Though it may take time to train undergrads, they are cheap labor for faculty; students can be "paid" with course credit or through the government-subsidized work-study program. Large schools also use it as a marketing tool, to assure prospective students that they'll work closely with mentors and won't get lost in the crowd.

It's also good for a college's reputation, which depends on students moving to the next level. Undergraduate research has become almost a prerequisite for top graduate programs. That's a big reason demand is skyrocketing -- N.C. State can't say exactly how many undergraduates do research, but the number is growing rapidly. In the chemistry department, 58 percent of majors do research, compared to 15 percent five years ago.

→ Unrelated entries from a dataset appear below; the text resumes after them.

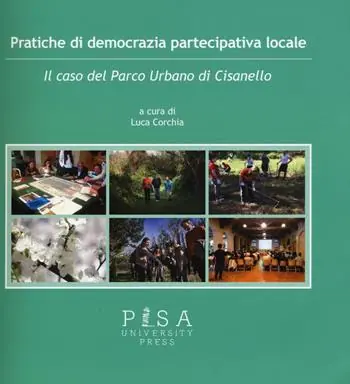Ultime Pezzi Pratiche di democrazia partecipativa locale. Il caso del Parco Urbano di Cisanello
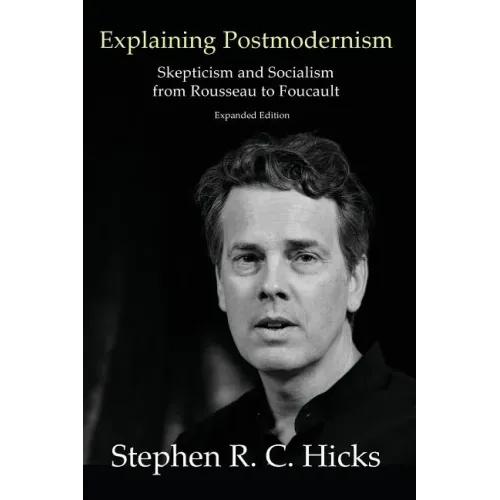 Explaining Postmodernism: Skepticism and Socialism from Rousseau to Foucault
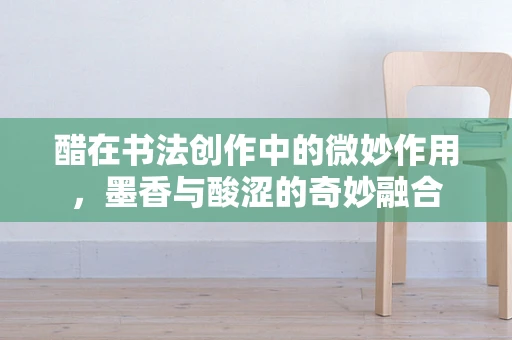 醋在书法创作中的微妙作用，墨香与酸涩的奇妙融合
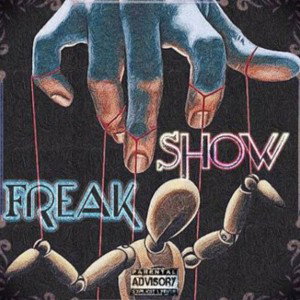 Freak Show(Tazz x LiftedFate x Soulful)
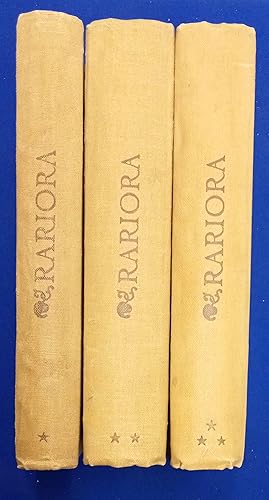 Seller image for Rariora: Being Notes of Some of the Printed Books, Manuscripts, Historical Documents, Medals, Engravings, Pottery. Etc., Etc., Collected (1858-1900) by John Eliot Hodgkin. [3 volumes, complete set ] for sale by Wykeham Books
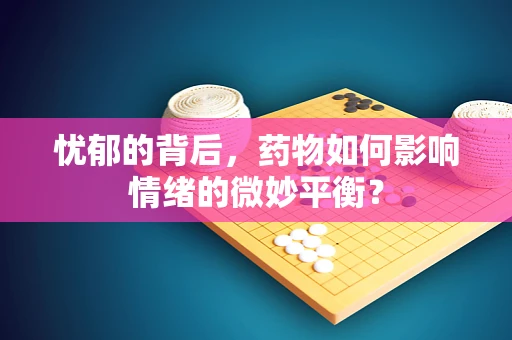 忧郁的背后，药物如何影响情绪的微妙平衡？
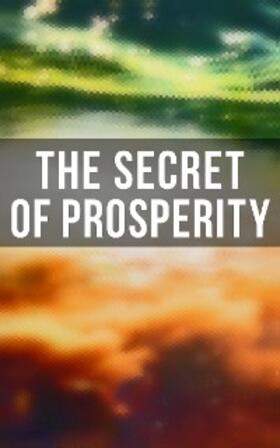 Wattles / Coué / Gibran |  The Secret of Prosperity | eBook | Sack Fachmedien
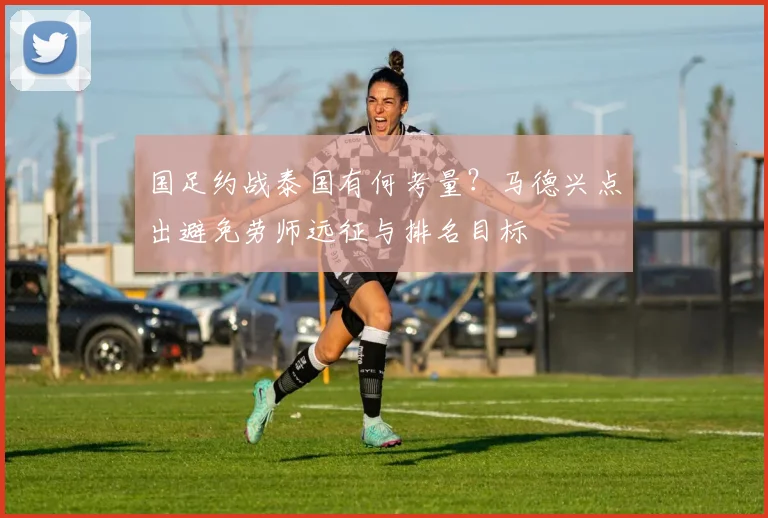 国足约战泰国有何考量？马德兴点出避免劳师远征与排名目标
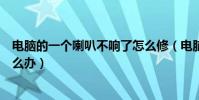 電腦的一個喇叭不響了怎么修(電腦喇叭一個響一個不響怎么辦)
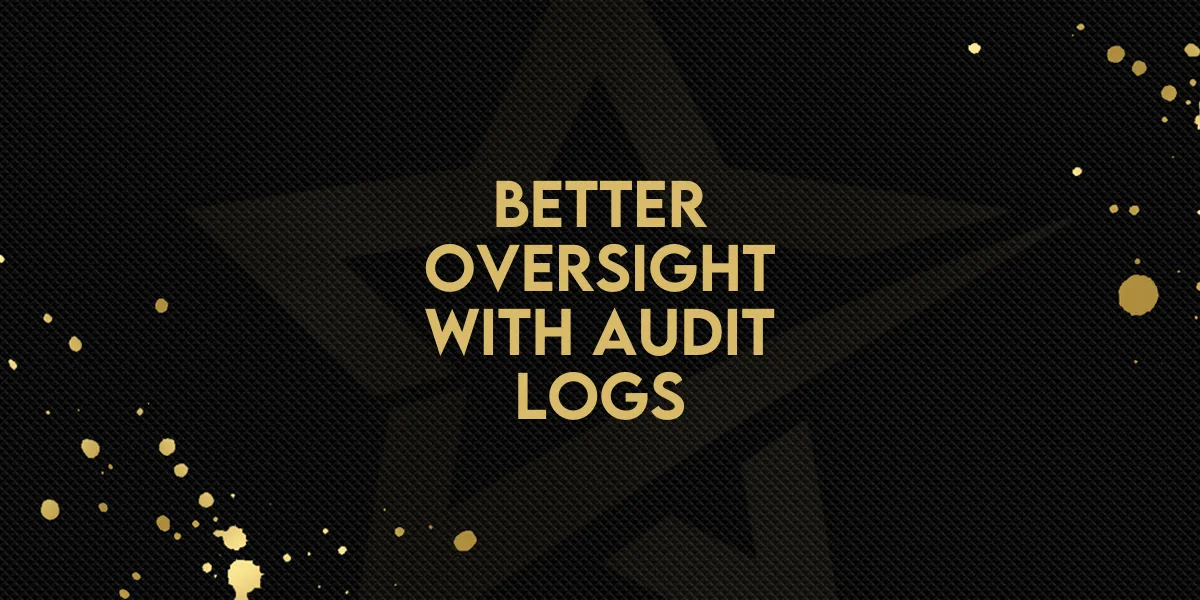Better Oversight with Audit Logs!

Meanwhile, government agencies like the National Science Foundation are throwing big money into the concept, hoping to encourage a new generation of scientists.

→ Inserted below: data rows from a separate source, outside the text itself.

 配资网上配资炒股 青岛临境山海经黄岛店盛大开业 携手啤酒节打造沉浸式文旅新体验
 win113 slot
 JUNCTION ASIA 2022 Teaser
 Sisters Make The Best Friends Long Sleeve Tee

The push also is coming from a growing recognition that -- whether it's science or literature or history -- research seems to do students all sorts of good, even if they don't make a career out of it. Not only are undergraduate researchers more engaged in their subject, but they also appear to improve more broadly in teamwork and collegiality -- skills employers value but complain students don't typically learn in class.

They also gain a network of people who help keep them on track to graduation. Students involved in research "are more likely to go visit faculty in their office hours because they think the faculty really care about their academic success," said Sandra Gregerman, director of the Undergraduate Research Opportunity Program at the University of Michigan.

And there's some evidence that research gives an extra boost to groups that fall off track at higher rates, such as minorities and women interested in science careers.

Low-income students are another target group. N.C. State is tying undergraduate research to its new "Pack Promise" financial aid program. Its goal: Find research jobs for any students who participate in the work-study program and want them. If they need to work, N.C. State concluded, it's better to do something academic than to, say, wait tables.

"This is really like another class," says Katie Youngs, a first-year Pack Promise student who has just started working with Cassady's animal science group and is learning the ropes from older students like Young.

For all the benefits, scaling up undergraduate research is a challenge. Elaine Seymour, a University of Colorado researcher who has studied the trend, says teachers want to be mentors but can't "handle a whole new load of students who may or may not be potential scientists, and may have cottoned on to the notion that it will help them get into medical school."

If universities want to get faculty to take on undergraduates, they'll have to reward them for the work when they apply for tenure, she said. It's a sore subject, though some academics say their institutions are slowly coming around.

Cassady, who is up for tenure this spring, says he believes N.C. State respects the time he puts into it. Besides, he said, it's fun.

"I just enjoy it," he said, checking on the sows and litters with Young. "I could go to the USDA or private industry and probably get paid more. But I wouldn't get to work with students."